After getting a new Sony Bravia for Christmas and upgrading my Directv to the HD DVD, I went to Circuit City to purchase a new HD compatable A/V Receiver. I was told that if my receiver had 2 HDMI inputs and 1 HDMI output, I would have my 5 speaker surround system hooked up (with the speaker connections), with only the 3 HDMI cables. I could run 1 HDMI from the Satellite to the receiver, 1 HDMI from the DVD player to the receiver and 1 HDMI cable out from the receiver to the TV. Based on this simple logic, I purchased a Sony DG510. Well, it didn't work as he said. I guess one of my questions would be that the DG510 said it was HDMI pass through and was wondering if this was the problem?? Is what he said true or is the DG510 HDMI pass through the problem?? Any help will be greatly appreciated.

Thanks,
bunks10


----------



## Mike P. (Apr 6, 2007)

What didn't work?


----------



## Guest (Jan 14, 2008)

I'm sorry...the audio did not work until I hooked up the optical digital audio from the satellite to the receiver. Also the front speakers don't have any sound coming from them even though the receiver has front A&B lit.


----------



## tonyvdb (Sep 5, 2007)

I don't know your particular receiver but there should be a menu option that tells the receiver what signal it needs to look for it is probably only looking at the optical input and is ignoring the HDMI input. ALso do you have the option in the DVD players menu set to send audio out through HDMI?
Also you shouldent have both speaker A&B selected as your only using one set of front speakers right?


----------



## Mike P. (Apr 6, 2007)

I agree with what Tony says. Also did you use the auto calibration feature on the reciever?


----------



## bobgpsr (Apr 20, 2006)

If I were you, I would return that Sony AVR and get a better model which will take in audio via HDMI. Yours will not. To get audio you need to use the two optical Toslink inputs or the single S/PDIF coax input -- a total of 3 digital audio inputs, but not on HDMI. 



Crutchfield catalog said:


> HDMI digital video switching (2 in, 1 out) — pass-through only (a separate cable connection is required for audio)


----------



## salvasol (Oct 31, 2006)

I don't know how much you paid for the Sony ... but they have the Onkyo TX-SR605 online for $469.99 and that will get Audio/Video thru HDMI ... and also is a 7.1 instead of the 5.1 (Sony) :yes::yes:

You can keep the Sony (if it was a good deal) ... but you have to use an optical or coaxial cable to get the audio :bigsmile: ... What I don't like when you connect the DVD, SAT, etc. to the receiver is that you always have to turn on the receiver if you want to watch something (even TV) ... that's why I always connect everything to the TV (audio/video) and just the audio to receiver, so I can choose if I want to use the receiver or not..:yes::yes::yes: ... if you want to do it that way, just connect the HDMI to TV and the optical/coax to receiver :yes::yes:


----------



## Guest (Jan 15, 2008)

Thanks all so far....I will return the receiver and find a better model. I did some more testing and found the receiver will not provide any sound from the front speaker inputs, even when just trying to listen to the radio. The receiver has a problem anyway. But my last question, then is, if I have a good receiver with the HDMI inputs and outputs and I wanted the receiver to be my central component, will just the HDMI cables from component to component provide my surround sound while watching the Satellite??

thanks,
bunks10


----------



## salvasol (Oct 31, 2006)

bunks10 said:


> ... if I have a good receiver with the HDMI inputs and outputs and I wanted the receiver to be my central component, will just the HDMI cables from component to component provide my surround sound while watching the Satellite?? ...

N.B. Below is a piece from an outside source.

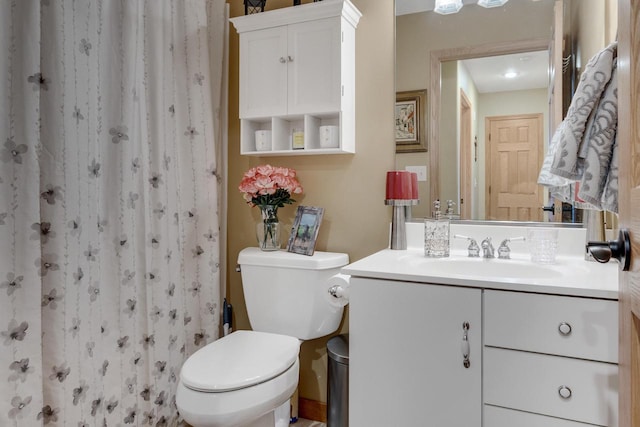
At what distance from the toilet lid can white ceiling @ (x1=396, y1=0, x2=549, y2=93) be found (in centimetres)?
128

Yes it will ... remember to tell the salesperson, that you want a receiver that is able to pass audio and video thru HDMI :yes::yes: .. if you're not in a hurry, you can get good deals online (look here at the electronic store) ... it will be cheaper than most stores :bigsmile:

If you're not using HDMI to connect your component, you will need an optical/coax cable for audio and a cable for your video (component cable red, blue, green is better than others) :yes::yes:


----------